Image-caption web data:
Start of Block
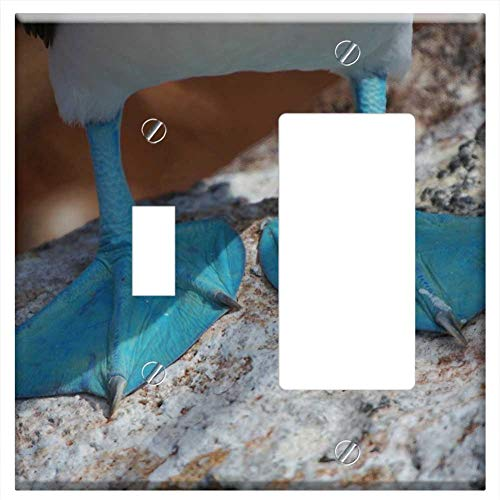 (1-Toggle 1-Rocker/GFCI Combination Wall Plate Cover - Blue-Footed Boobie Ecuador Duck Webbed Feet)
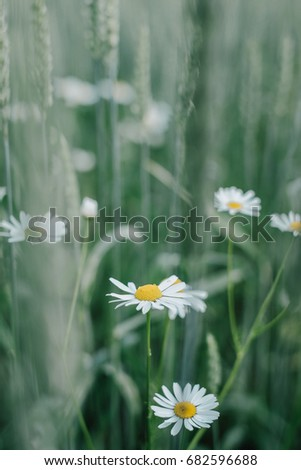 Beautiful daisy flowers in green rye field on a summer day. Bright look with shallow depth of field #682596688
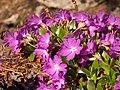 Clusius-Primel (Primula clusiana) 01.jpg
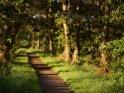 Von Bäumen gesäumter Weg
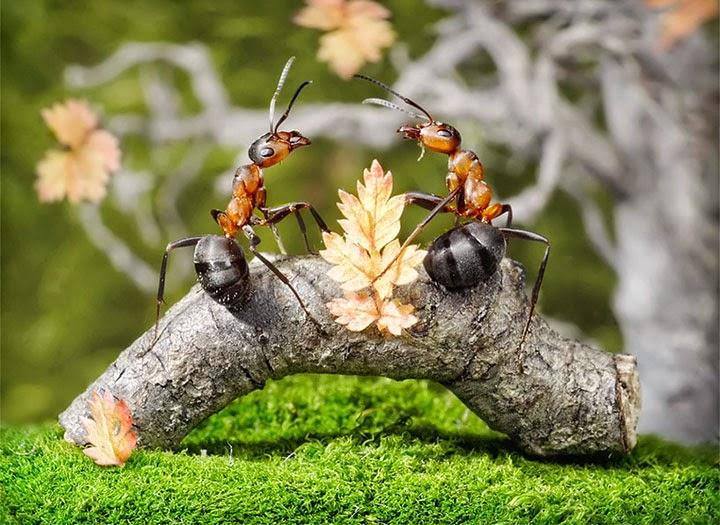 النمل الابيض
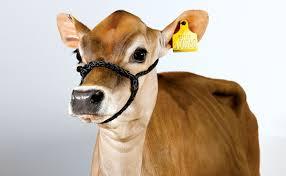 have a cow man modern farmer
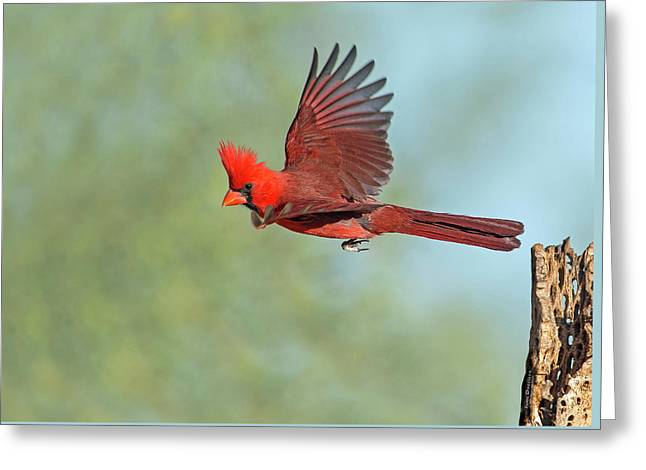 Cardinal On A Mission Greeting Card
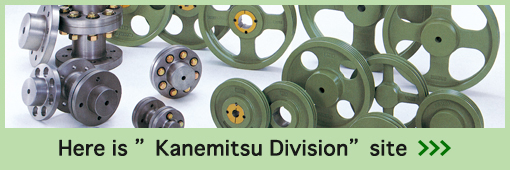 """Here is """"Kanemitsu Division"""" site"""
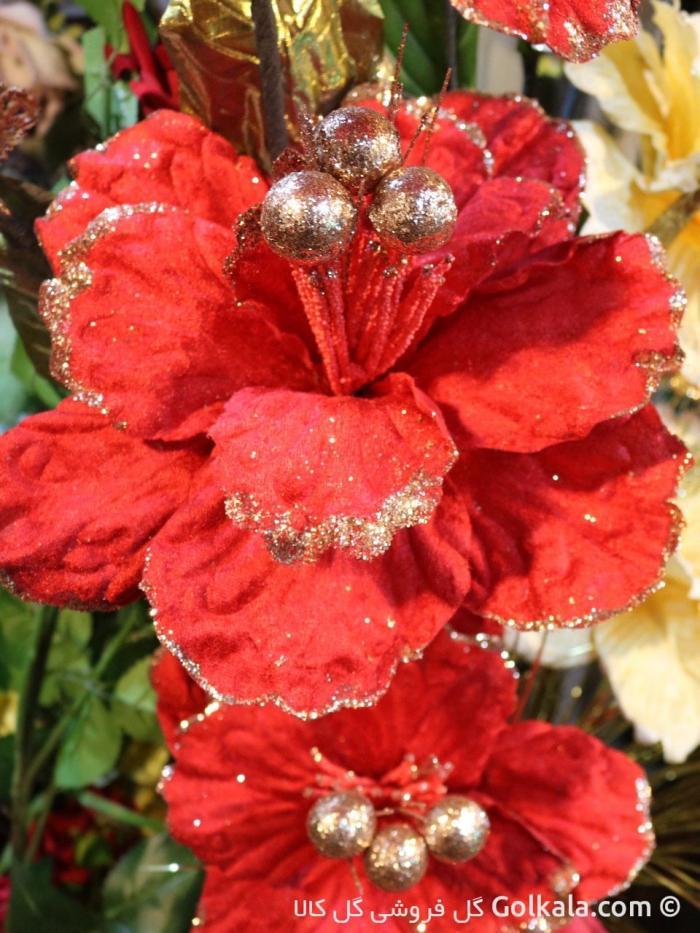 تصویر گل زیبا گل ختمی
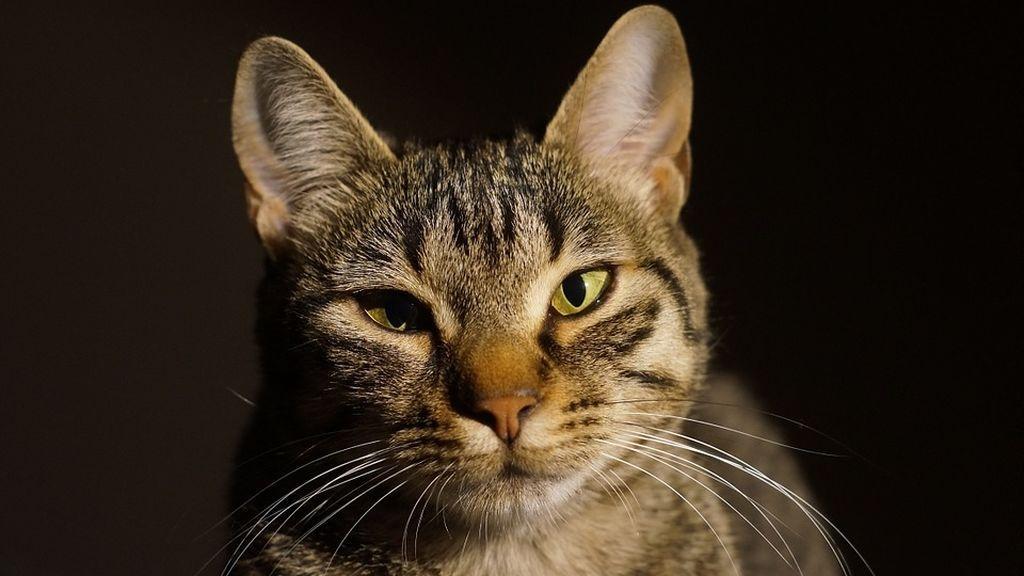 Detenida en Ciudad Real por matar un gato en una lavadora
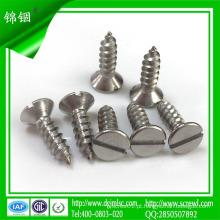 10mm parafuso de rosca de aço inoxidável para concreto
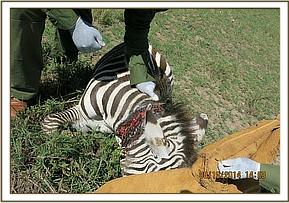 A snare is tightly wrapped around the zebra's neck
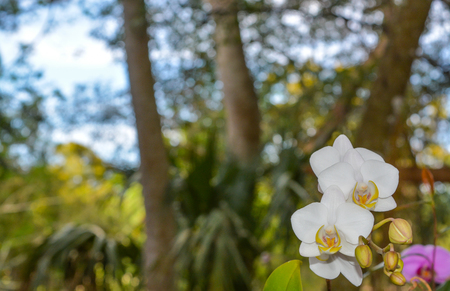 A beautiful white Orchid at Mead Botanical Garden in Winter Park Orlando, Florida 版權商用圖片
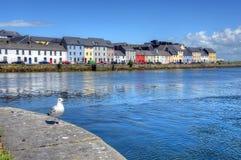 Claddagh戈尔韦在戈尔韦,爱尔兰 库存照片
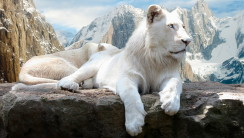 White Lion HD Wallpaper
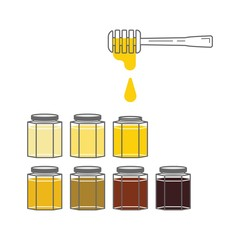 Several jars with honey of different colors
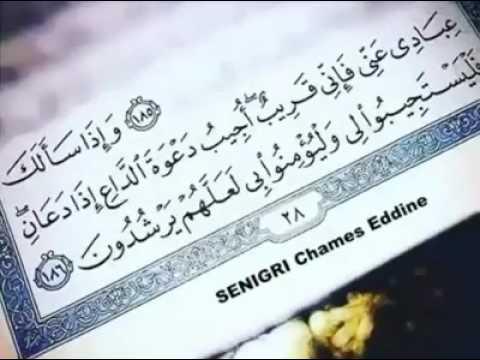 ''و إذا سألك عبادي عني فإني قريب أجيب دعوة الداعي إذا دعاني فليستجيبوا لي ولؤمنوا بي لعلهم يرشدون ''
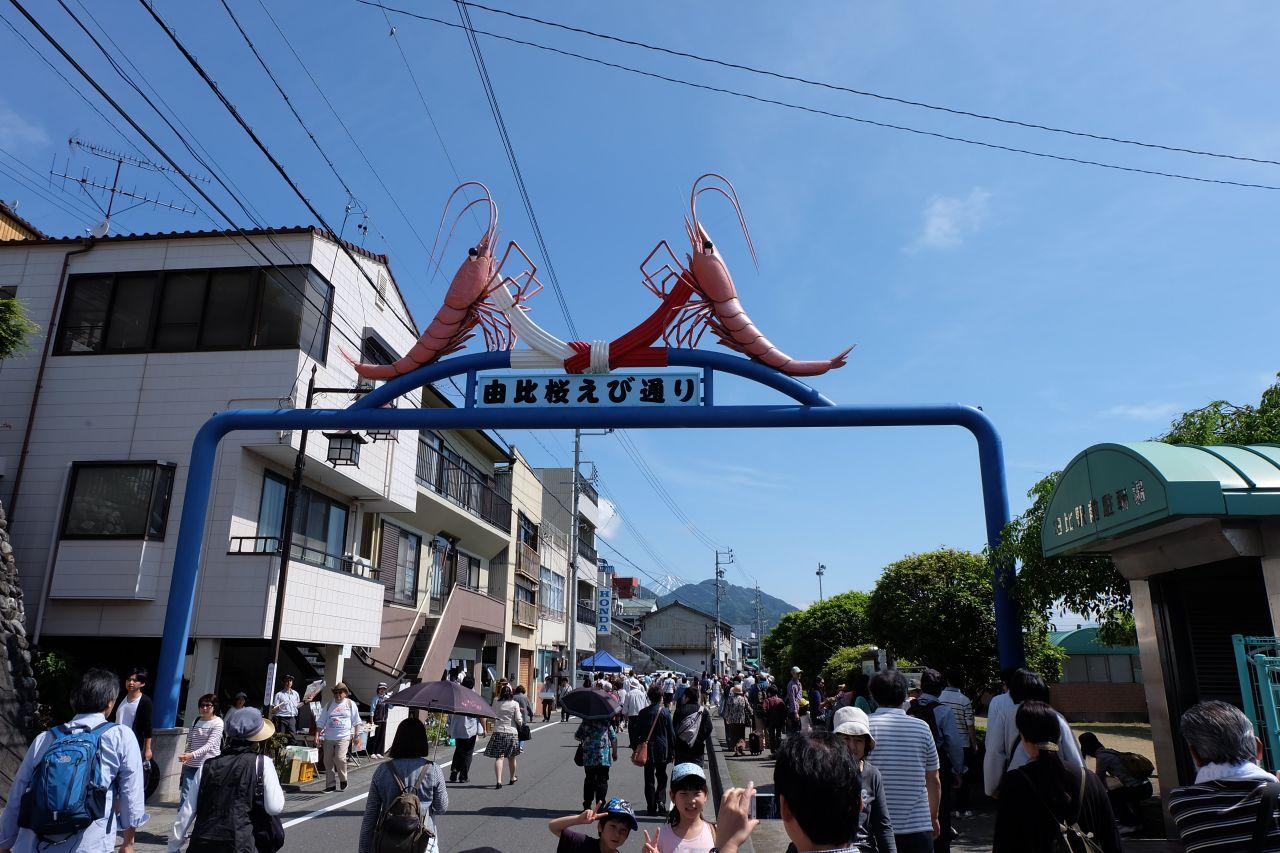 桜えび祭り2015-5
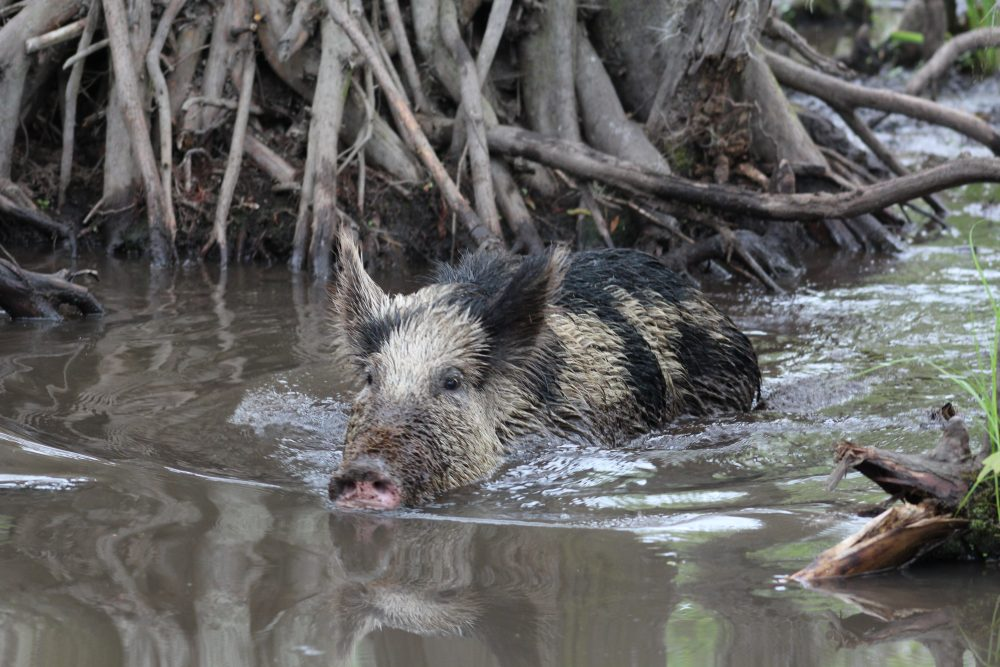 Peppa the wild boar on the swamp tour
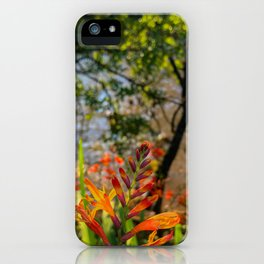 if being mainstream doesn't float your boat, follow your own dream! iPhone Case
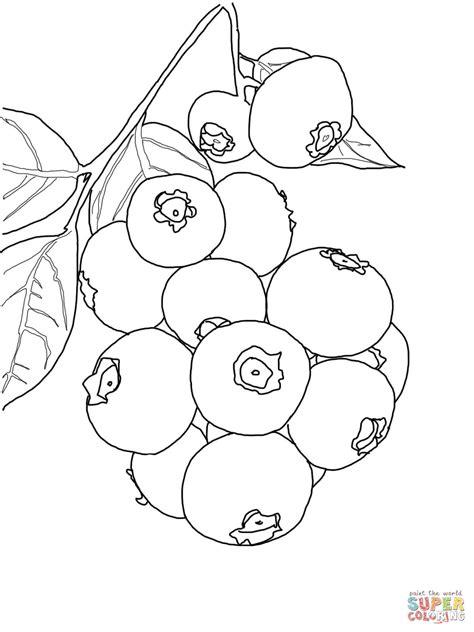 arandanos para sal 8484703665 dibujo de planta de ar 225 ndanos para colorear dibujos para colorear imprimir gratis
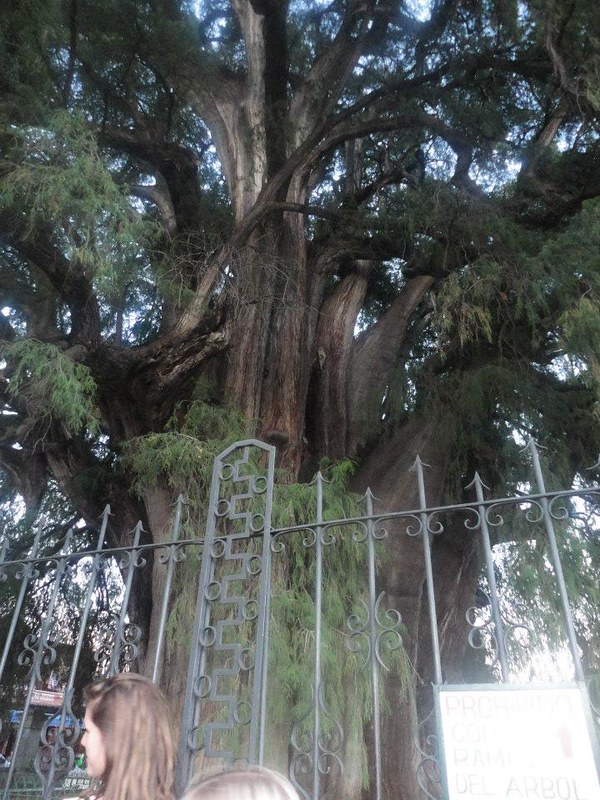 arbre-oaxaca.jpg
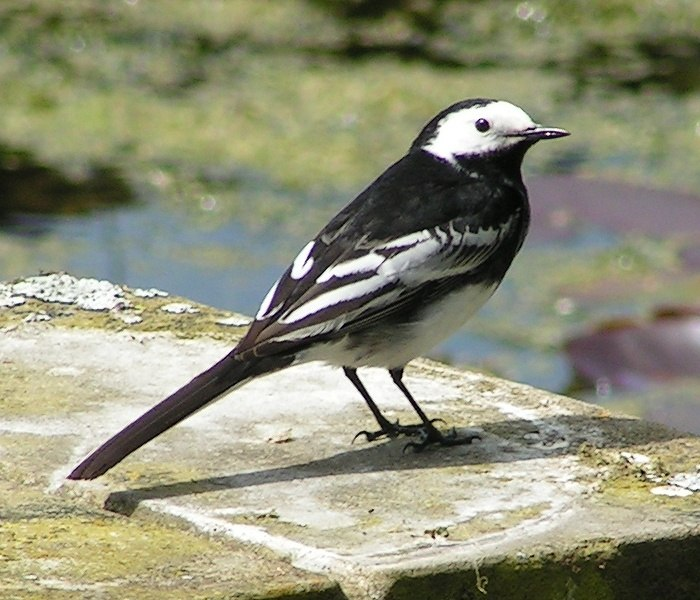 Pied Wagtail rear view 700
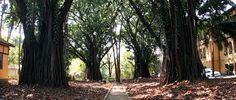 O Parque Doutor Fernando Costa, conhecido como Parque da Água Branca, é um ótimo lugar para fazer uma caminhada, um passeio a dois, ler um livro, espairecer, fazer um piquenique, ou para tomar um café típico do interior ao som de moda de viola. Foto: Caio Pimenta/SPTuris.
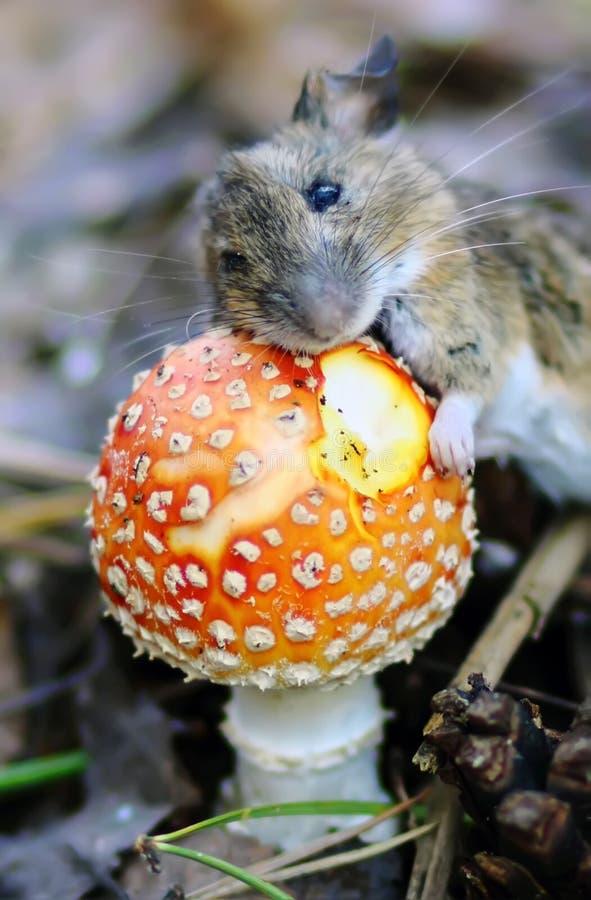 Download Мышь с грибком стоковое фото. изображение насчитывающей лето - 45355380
End of Block
How to complete this task:
The records above, minus their pictures, are to be returned verbatim.

The answer:
 (1-Toggle 1-Rocker/GFCI Combination Wall Plate Cover - Blue-Footed Boobie Ecuador Duck Webbed Feet)
 Beautiful daisy flowers in green rye field on a summer day. Bright look with shallow depth of field #682596688
 Clusius-Primel (Primula clusiana) 01.jpg
 Von Bäumen gesäumter Weg
 النمل الابيض
 have a cow man modern farmer
 Cardinal On A Mission Greeting Card
 """Here is """"Kanemitsu Division"""" site"""
 تصویر گل زیبا گل ختمی
 Detenida en Ciudad Real por matar un gato en una lavadora
 10mm parafuso de rosca de aço inoxidável para concreto
 A snare is tightly wrapped around the zebra's neck
 A beautiful white Orchid at Mead Botanical Garden in Winter Park Orlando, Florida 版權商用圖片
 Claddagh戈尔韦在戈尔韦,爱尔兰 库存照片
 White Lion HD Wallpaper
 Several jars with honey of different colors
 ''و إذا سألك عبادي عني فإني قريب أجيب دعوة الداعي إذا دعاني فليستجيبوا لي ولؤمنوا بي لعلهم يرشدون ''
 桜えび祭り2015-5
 Peppa the wild boar on the swamp tour
 if being mainstream doesn't float your boat, follow your own dream! iPhone Case
 arandanos para sal 8484703665 dibujo de planta de ar 225 ndanos para colorear dibujos para colorear imprimir gratis
 arbre-oaxaca.jpg
 Pied Wagtail rear view 700
 O Parque Doutor Fernando Costa, conhecido como Parque da Água Branca, é um ótimo lugar para fazer uma caminhada, um passeio a dois, ler um livro, espairecer, fazer um piquenique, ou para tomar um café típico do interior ao som de moda de viola. Foto: Caio Pimenta/SPTuris.
 Download Мышь с грибком стоковое фото. изображение насчитывающей лето - 45355380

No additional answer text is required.